*Texto extraído*.
------------------------------------------------

Poucos
foram os artistas, nos mais diversos campos das artes, que tiveram sobre mim a
influência e o impacto que teve Leiji Matsumoto e foi com profundo pesar e um
certo grau de surpresa que tomei conhecimento da passagem do grande e icônico mangaká.
Um artista único, influenciador de gerações que vieram após, admirado por outros criadores de personagens icônicos em toda a parte do mundo, e para o qual passo a render nas próximas linhas minha modesta homenagem.
Nascido
Akira Matsumoto, em 25 de janeiro de 1938, Leiji veio de uma família muito
pobre, cujo seu pai viu nas forças armadas a chance de lhes dar uma vida
melhor, se tornando piloto de caça, tendo combatido obviamente na 2ª Guerra
Mundial, da qual conseguiu retornar com vida.

------------------------------------------------

Extrações de texto por página
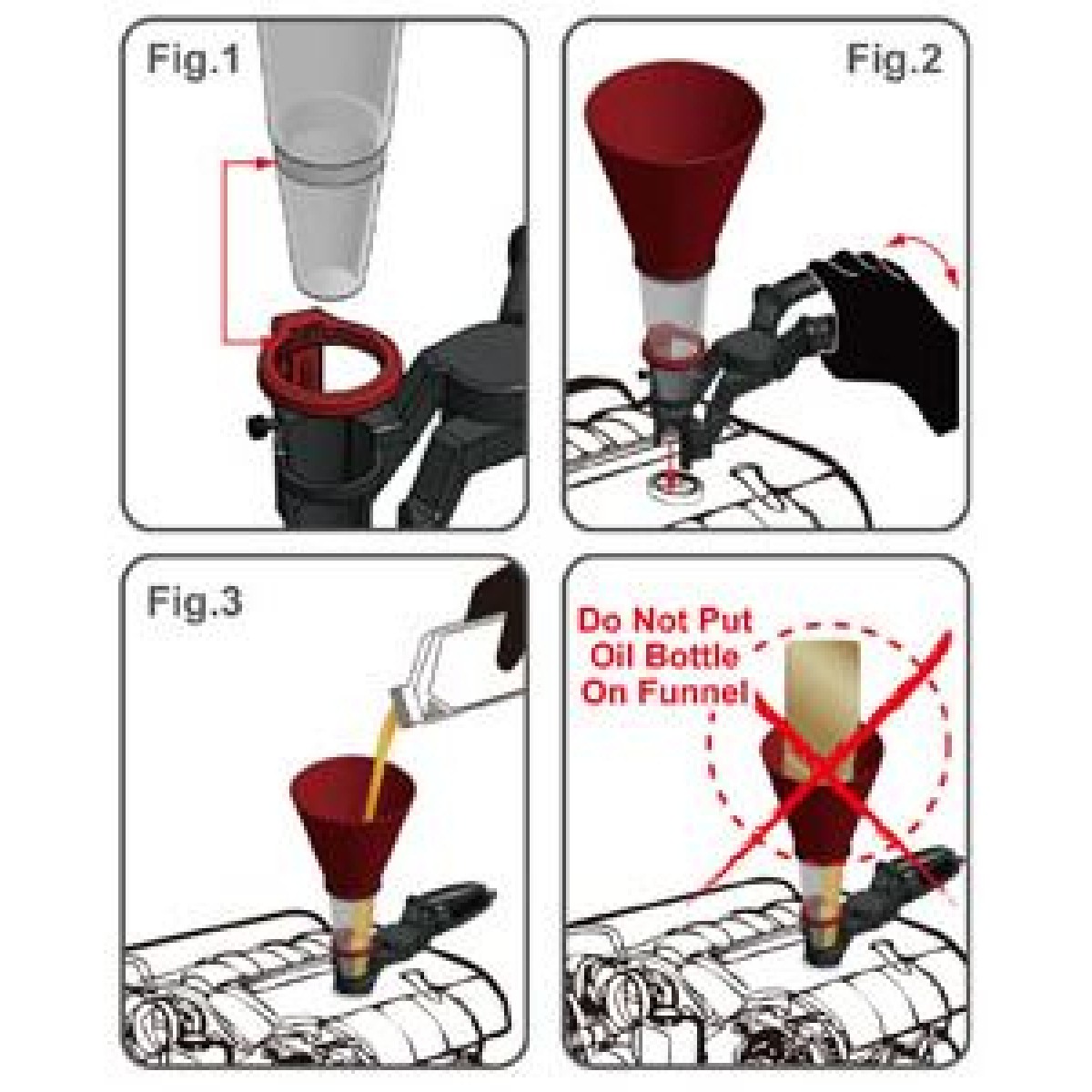 Fig.1

Fig.2

Fig.3

Do Not Put Oil Bottle On Funnel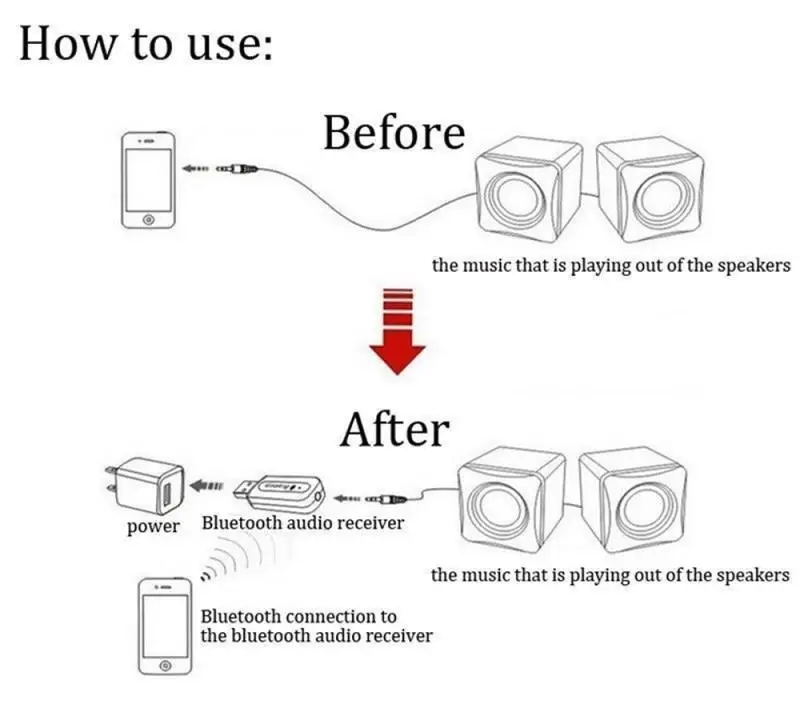 How to use:

Before

the music that is playing out of the speakers

After

power Bluetooth audio receiver

the music that is playing out of the speakers

Bluetooth connection to the bluetooth audio receiver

------------------------------------------------

Traduza para o inglês esta frase do texto sobre Leiji Matsumoto: "Um artista único, influenciador de gerações que vieram após, admirado por outros criadores de personagens icônicos em toda a parte do mundo, e para o qual passo a render nas próximas linhas minha modesta homenagem." As entradas não têm nenhum papel aqui.

A unique artist, an influence on the generations that came after, admired by other creators of iconic characters all over the world, and to whom I now pay my modest tribute in the lines that follow.